The ‘Pareto chart’ will then assist us to easily identify the answers to the previous questions.

On our questions, we can already identify what the dimensions and measures we will use to create our chart:

Dimension – Customer Name

Measure – Sales

 

Step 1 – Open a new workbook and connect to the Superstore sample.

Step 2 – Drag the following fields to the view:

  • From the Dimensions pane, under the Customer group, drag the Category (Customer Name) to the Columns shelf.
  • From the Measures pane, drag Sales to the Rows shelf.

1

Step 3 – Sort your dimension by total sum of sales, in descending order

 

Step 4 – On the tool bar select ‘Entire view’ (squashing everything into your view)

2

 

Step 5 – Right click on the measure pill (green pill – SUM Sales) that is on the rows shelf and add a table calculation.

  1. Calculation type: ‘Running Total’
  2. Summarise values using: ‘Sum’
  3. Running along: ‘Customer Name’ ( your dimension)
  4. Select ‘Perform a secondary calculation on the result’
  5. Secondary Type: ‘Percent of Total’
  6. Summarise the values from: ‘Customer Name’ (or your dimension)

3

Step 6 – Duplicate your sorted dimension pill and place it on the ‘detail shelf’ on the marks card.
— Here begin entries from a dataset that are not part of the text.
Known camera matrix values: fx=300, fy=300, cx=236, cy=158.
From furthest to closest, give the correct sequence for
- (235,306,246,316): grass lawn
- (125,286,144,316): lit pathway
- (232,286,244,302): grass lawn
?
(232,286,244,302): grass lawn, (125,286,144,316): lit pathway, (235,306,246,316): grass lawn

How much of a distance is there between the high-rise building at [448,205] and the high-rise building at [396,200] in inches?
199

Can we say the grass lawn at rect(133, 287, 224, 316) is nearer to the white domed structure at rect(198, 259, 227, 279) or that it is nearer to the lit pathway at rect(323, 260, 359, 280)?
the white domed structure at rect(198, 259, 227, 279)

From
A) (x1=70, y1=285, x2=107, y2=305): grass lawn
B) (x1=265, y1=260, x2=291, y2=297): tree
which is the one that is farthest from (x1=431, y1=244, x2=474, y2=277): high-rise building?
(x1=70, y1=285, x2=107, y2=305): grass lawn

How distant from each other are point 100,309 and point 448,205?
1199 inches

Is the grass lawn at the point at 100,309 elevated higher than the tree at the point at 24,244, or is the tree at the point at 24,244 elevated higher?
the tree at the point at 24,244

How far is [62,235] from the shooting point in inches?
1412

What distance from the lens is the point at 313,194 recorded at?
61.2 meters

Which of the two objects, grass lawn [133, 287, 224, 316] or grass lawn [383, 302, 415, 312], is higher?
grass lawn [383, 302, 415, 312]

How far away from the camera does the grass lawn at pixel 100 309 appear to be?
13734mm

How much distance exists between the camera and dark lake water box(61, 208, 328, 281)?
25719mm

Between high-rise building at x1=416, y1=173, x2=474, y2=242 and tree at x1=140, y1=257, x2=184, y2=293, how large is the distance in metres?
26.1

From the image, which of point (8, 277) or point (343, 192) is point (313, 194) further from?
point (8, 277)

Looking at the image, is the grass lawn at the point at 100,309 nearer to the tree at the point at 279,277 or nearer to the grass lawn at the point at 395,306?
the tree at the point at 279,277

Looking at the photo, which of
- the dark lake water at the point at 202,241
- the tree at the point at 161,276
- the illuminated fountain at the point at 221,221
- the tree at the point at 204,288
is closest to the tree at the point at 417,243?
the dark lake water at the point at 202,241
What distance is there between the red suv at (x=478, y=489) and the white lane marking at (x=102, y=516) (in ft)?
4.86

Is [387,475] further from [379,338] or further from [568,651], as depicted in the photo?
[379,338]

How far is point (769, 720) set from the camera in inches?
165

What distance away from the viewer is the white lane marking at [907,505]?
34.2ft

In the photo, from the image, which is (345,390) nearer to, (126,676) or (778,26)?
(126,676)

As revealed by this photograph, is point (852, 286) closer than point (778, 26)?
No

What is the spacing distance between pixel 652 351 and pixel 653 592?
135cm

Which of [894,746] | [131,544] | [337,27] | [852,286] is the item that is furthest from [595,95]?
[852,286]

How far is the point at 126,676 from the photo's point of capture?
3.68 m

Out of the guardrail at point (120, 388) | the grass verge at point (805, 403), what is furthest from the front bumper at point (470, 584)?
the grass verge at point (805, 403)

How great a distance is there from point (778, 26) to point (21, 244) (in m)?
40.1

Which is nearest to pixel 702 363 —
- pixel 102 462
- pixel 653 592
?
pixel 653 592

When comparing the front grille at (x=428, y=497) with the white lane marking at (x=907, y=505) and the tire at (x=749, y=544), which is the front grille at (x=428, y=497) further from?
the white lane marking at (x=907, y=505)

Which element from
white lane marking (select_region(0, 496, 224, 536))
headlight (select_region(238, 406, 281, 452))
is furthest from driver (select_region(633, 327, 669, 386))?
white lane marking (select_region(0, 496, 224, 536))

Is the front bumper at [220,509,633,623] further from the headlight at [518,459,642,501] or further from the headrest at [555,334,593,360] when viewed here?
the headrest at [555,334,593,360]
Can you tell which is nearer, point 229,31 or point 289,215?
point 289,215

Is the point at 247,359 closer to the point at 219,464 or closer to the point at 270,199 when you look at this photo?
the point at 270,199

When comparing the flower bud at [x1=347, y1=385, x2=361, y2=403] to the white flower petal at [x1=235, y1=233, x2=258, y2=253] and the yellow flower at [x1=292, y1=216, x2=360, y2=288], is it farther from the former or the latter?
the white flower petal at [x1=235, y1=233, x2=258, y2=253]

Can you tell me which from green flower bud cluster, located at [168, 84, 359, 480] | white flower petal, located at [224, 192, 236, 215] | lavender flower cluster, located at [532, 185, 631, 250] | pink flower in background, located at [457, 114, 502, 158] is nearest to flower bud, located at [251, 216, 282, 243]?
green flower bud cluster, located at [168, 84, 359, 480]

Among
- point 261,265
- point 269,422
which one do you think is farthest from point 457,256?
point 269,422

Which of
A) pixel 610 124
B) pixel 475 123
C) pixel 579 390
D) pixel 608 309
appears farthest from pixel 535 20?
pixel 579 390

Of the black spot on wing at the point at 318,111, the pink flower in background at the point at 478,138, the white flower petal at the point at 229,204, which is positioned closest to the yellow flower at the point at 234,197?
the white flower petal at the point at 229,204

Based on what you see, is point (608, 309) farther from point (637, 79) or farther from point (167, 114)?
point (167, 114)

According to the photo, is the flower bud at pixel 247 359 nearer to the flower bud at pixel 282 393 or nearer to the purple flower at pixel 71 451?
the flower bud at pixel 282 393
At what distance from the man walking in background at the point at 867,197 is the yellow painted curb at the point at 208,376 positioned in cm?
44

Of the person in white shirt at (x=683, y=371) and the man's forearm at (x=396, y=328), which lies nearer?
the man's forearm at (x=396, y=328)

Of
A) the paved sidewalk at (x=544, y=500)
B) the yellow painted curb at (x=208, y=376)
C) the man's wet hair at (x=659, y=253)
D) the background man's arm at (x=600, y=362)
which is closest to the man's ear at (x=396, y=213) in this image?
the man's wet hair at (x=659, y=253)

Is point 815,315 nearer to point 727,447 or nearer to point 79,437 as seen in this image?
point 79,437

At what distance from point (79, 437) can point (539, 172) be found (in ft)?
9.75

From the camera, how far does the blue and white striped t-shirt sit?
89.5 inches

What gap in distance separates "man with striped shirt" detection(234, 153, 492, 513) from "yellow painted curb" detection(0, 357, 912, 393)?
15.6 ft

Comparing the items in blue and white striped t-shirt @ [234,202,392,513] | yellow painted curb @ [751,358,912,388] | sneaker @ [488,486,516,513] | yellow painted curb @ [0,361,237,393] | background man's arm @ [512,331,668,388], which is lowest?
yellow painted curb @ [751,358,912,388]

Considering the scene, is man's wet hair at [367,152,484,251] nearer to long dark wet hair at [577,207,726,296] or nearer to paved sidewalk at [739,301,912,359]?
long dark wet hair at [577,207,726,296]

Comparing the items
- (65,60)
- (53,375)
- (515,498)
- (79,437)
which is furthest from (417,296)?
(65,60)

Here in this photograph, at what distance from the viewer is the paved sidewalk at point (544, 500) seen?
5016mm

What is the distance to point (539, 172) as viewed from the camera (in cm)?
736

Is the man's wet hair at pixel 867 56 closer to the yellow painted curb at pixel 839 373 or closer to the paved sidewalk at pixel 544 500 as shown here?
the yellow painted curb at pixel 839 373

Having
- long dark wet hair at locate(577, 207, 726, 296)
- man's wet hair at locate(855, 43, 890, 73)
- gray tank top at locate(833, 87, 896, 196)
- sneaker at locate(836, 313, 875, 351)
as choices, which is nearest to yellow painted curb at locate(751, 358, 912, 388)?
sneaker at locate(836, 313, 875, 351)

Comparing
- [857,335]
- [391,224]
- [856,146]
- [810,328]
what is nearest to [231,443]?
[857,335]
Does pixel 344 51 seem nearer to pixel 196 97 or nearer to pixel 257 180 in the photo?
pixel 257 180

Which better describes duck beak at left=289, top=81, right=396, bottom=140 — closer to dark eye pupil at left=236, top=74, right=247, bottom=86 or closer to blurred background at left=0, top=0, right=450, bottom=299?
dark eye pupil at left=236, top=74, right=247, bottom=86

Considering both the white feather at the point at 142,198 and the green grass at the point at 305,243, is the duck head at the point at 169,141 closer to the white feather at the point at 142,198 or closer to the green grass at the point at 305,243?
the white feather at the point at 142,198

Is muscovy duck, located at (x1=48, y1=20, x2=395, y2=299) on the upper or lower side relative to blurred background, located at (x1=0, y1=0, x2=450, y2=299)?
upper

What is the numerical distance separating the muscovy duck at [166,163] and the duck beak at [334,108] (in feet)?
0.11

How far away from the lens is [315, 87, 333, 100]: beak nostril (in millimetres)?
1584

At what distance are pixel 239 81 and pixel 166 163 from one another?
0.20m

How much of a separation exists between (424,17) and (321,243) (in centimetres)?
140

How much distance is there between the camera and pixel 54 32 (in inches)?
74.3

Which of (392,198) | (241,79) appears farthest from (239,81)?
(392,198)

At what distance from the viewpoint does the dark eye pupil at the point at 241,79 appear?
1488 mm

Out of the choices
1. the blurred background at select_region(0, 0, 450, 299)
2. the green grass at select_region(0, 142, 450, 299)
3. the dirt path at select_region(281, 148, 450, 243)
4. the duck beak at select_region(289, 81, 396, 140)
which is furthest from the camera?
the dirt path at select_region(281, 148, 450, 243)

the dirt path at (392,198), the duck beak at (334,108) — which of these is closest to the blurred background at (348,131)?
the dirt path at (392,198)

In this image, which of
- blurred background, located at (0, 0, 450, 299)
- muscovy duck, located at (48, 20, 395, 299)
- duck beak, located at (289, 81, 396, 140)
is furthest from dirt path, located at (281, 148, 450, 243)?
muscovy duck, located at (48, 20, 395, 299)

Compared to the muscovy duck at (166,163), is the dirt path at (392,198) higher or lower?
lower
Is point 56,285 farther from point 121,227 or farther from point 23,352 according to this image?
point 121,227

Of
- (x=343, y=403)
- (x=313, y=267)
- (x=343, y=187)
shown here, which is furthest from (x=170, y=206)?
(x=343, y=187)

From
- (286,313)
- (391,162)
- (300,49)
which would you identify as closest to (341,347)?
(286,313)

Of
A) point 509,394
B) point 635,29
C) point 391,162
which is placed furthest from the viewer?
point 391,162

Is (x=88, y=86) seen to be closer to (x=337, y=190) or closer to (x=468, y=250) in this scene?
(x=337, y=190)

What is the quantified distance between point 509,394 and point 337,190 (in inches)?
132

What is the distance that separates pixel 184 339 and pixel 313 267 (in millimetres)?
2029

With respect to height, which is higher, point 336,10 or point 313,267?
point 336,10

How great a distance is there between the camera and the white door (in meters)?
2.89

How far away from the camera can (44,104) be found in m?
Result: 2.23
You can do this by clicking on the dimension pill (blue pill – customer name), holding control key down and dragging the ‘duplicated pill’ to the Detail shelf.4

Step 7 – Change your pill on the ‘columns shelf’ to a count distinct of the dimension. Firstly you will have to right click on the Dimension pill (Customer Name) and from the drop down menu choose measure and then select count distinct.

Step 8 – Perform an identical table calculation to the previous one, but now on your dimension pill:

  1. Calculation type: ‘Running Total’
  2. Summarise values using: ‘Sum’
  3. Running along: ‘Customer Name’ (or your dimension)
  4. Select ‘Perform a secondary calculation on the result’
  5. Secondary Type: ‘Percent of Total’
  6. Summarise the values from: ‘Customer Name’ (or your dimension)

 

Step 9 – Change the mark type on the mark type shelf, to either bars or area, depending on your preference.

Step 10 – On the ‘Analytics Pane’ drag a constant line onto the x axis, right click on the line and click edit, choose a constant value 0.2 (20%)  and the none option on the label. Repeat this for the y axis but set the constant value axis to 0.8 (80%).5

  • The Pareto chart is now complete. By adding the reference lines you can assist the user in how to read the chart. In case you want to make it clearer, you can duplicate the Dimension pill (customer name) form the columns shelf and drag it to the colour ‘shelf’.
  • On the colour legend, you can then choose a diverging colour palette, click on the advanced option and choose the centre at 0.2 (20%).

7

How to read the Pareto Chart?

 

When the two reference lines cross, that means that the ‘causes’ (in our case customers) placed to the left of the vertical reference line (20%) are ‘responsible’ for the 80% of the ‘outcomes’ (sales). In order words:

To the left of the 20% reference line – the ‘vital few’ causes (customers that are responsible for the 80% of the sales). To the right to the 20% reference line – the ‘trivial many’ (other customers)

In our example we can see that 20% of the customers are only responsible for 48% of sales. There isn’t an evident 80/20 rationale.

final

I hope this blog was of help to you and you have as much fun as I when building your ‘Pareto chart’.